**TO DO**
a - In the remote-work passage, what percentage of small businesses in NY have begun the process of closing?
b - Retype the remote-work passage, copying everything from "As someone who" down to "longer a place.".
c - Please rewrite the paragraph of the remote-work passage that begins "This past week every night for 2 hours" as a short list, keeping its main facts.

**PASSAGE**
-=-=-=-=-

This past week, Dropbox announced it will let all employees work from home permanently as it turns its offices into WeWork-like “collaborative spaces”. This was just one of dozens of companies announcing change in work plans. Recent surveys indicate that most employees have no interest in ever going back to work full time, with 50% saying they would leave jobs that do not offer a work from home option for at least a few days a week.
In NY, where 2.2 million people used to take transit into Manhattan (only 1.2 million people live in Manhattan but 3.4 million people used to work there every week day) they no longer do. The sparse streets have led to 20 percent of small businesses to begin the process of closing and hotels such as the Royalton are being sold at 25% below their 2017 purchase price while The Standard sitting next to Google NY has failed to pay its mortgage for three months. Several others have closed down permanently as hotel occupancy remains at 30 to 40 percent far from the 70-80 percent needed to break even. Planned building activity in Manhattan is down 50% and commercial real estate bonds are trading at 30 to 40 percent of their face value.
Regal Theatres have closed down again and AMC says it will run out of money by January and in desperation is leasing an entire theater for 99 dollars so a family can see a movie safely by themselves.
This past week every night for 2 hours, I served as a moderator/emcee of a Publicis Groupe global executive program for 65 top leaders in 13 countries across 6 time zones. Break out sessions incorporated people who were physically living hours and thousands of miles apart but virtually were in the same room sharing notes and solving problems. Speakers and trainers came in from all around the world and there was a lot of interactivity and connection. In a couple of weeks we move the training to India/Middle East and Eastern Europe while the folks who run the program remain in NY and Paris, with me in Chicago.
As someone who used to fly 120 to 140 flight segments a year it was clear that in many ways this was far superior (not that everything can be replaced or replicated in the virtual world but we will need much less and much more well thought out reasons for global gatherings) .It is increasingly likely that the next Athens, London, Bangalore, and Silicon Valley may actually be in the cloud and no longer a place.
What we are seeing six months into a shutdown with at least another six months before us, is the re-thinking of distance and the tyranny of time schedules which is leading to a Great Re-Wiring of the Big 6 Places (Home, Work/School, Retail, Eating Out, Entertainment Venues and Travel) where we spend the majority of our waking lives .

-=-=-=-=-

[Stored data entries]
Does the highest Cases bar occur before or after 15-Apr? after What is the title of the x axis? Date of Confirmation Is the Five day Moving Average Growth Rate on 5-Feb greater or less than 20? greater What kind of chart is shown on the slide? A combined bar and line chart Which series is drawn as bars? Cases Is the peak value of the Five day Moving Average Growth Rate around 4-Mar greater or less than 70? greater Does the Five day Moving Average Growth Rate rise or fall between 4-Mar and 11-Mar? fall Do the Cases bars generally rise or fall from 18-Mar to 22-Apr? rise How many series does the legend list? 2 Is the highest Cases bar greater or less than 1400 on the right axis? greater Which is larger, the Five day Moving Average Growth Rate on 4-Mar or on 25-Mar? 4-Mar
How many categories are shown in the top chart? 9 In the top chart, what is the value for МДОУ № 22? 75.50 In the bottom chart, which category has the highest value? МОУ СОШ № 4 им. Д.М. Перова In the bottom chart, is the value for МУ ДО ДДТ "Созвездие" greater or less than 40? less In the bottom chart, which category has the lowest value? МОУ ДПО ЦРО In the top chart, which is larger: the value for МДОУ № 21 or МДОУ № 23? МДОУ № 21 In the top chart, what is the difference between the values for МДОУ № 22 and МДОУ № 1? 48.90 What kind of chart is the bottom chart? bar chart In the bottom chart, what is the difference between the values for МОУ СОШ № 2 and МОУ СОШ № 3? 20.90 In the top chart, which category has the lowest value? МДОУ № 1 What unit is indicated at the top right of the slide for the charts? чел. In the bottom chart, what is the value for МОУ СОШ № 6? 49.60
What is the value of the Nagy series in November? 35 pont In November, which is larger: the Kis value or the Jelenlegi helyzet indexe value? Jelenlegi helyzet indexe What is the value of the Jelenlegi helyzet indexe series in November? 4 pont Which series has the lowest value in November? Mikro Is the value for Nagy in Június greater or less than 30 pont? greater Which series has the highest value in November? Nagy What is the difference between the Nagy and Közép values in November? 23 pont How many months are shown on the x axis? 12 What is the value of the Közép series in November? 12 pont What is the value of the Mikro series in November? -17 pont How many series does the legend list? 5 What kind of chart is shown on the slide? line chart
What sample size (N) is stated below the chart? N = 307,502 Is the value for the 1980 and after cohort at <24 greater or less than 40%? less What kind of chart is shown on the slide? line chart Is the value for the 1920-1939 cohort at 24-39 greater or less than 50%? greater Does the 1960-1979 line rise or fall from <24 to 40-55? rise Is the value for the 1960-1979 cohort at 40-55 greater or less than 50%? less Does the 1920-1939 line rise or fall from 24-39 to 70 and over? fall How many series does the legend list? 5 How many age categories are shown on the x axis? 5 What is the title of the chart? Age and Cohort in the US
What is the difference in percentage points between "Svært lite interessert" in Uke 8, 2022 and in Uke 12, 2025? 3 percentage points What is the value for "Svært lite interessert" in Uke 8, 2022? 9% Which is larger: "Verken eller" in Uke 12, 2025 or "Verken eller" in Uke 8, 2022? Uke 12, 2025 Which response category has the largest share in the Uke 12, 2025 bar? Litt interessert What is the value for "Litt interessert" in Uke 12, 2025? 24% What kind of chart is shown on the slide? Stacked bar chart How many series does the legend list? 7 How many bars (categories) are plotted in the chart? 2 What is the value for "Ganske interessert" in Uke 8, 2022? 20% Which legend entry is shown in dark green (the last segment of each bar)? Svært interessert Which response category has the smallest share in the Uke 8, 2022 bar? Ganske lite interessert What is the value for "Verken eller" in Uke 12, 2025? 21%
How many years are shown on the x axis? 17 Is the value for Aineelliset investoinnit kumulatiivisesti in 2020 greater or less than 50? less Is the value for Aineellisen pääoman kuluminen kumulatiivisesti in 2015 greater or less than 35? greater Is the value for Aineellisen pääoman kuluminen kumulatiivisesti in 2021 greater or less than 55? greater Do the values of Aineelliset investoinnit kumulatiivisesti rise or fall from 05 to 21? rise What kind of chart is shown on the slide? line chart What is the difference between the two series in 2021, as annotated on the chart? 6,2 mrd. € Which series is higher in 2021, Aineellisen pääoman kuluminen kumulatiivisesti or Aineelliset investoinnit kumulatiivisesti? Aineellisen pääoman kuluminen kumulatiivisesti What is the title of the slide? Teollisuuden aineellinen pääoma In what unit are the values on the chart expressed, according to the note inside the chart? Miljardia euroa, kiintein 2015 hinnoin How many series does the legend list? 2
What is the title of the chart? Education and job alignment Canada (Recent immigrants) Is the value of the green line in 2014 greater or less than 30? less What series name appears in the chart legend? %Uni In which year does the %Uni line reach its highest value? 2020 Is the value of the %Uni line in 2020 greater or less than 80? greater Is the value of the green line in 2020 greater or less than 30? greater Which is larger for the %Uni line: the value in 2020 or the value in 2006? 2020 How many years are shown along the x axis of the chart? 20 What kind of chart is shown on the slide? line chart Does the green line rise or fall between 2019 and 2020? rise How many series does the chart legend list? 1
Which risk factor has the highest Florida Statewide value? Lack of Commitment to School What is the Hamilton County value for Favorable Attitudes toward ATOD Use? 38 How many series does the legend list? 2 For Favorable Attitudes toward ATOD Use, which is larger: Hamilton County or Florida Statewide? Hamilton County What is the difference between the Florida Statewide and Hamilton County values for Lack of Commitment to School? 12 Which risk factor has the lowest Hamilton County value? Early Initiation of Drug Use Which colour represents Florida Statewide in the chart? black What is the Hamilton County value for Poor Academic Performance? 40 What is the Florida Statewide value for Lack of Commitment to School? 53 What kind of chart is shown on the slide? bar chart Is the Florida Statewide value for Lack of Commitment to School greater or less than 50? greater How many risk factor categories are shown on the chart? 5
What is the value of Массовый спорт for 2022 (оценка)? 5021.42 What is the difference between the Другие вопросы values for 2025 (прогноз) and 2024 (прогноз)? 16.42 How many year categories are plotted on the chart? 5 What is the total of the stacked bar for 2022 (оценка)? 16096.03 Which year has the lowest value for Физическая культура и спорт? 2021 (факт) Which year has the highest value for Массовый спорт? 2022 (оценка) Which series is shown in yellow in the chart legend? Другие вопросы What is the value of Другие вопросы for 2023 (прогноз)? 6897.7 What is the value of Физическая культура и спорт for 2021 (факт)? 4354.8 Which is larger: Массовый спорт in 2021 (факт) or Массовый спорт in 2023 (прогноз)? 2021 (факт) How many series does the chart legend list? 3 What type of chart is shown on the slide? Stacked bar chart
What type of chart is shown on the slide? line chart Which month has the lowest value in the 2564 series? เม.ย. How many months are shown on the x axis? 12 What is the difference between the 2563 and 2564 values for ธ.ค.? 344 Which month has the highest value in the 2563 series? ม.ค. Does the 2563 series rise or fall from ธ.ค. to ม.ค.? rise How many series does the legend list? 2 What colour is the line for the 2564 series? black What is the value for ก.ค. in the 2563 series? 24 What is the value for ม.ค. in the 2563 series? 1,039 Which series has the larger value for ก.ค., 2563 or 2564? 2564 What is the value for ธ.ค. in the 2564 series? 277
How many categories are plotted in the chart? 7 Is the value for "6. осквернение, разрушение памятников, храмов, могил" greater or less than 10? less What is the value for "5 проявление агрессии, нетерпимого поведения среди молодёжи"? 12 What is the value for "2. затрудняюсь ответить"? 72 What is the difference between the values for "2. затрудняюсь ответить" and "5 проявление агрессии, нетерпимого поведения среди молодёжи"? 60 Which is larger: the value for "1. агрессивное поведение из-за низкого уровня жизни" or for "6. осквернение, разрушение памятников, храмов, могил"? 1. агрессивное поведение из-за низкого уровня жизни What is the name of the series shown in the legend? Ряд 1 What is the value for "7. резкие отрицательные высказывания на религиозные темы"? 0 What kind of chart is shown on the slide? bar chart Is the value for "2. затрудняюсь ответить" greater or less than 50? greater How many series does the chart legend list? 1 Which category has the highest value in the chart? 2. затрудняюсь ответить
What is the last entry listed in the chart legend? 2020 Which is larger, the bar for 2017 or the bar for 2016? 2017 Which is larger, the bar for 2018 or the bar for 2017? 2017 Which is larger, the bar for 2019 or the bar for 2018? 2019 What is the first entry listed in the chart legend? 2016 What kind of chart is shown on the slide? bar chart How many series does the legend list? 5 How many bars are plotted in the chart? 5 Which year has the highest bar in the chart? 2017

-=-=-=-=-

**WRITTEN RESPONSES**
a - 20 percent.

b -
As someone who used to fly 120 to 140 flight segments a year it was clear that in many ways this was far superior (not that everything can be replaced or replicated in the virtual world but we will need much less and much more well thought out reasons for global gatherings) .It is increasingly likely that the next Athens, London, Bangalore, and Silicon Valley may actually be in the cloud and no longer a place.

c -
- For 2 hours every night this past week, the writer moderated and emceed a Publicis Groupe global executive program.
- The program had 65 top leaders in 13 countries across 6 time zones.
- In break out sessions, people living hours and thousands of miles apart shared notes and solved problems together virtually.
- Speakers and trainers came in from all around the world, and there was a lot of interactivity and connection.
- In a couple of weeks, the training moves to India/Middle East and Eastern Europe.
- The program's organizers remain in NY and Paris, and the writer remains in Chicago.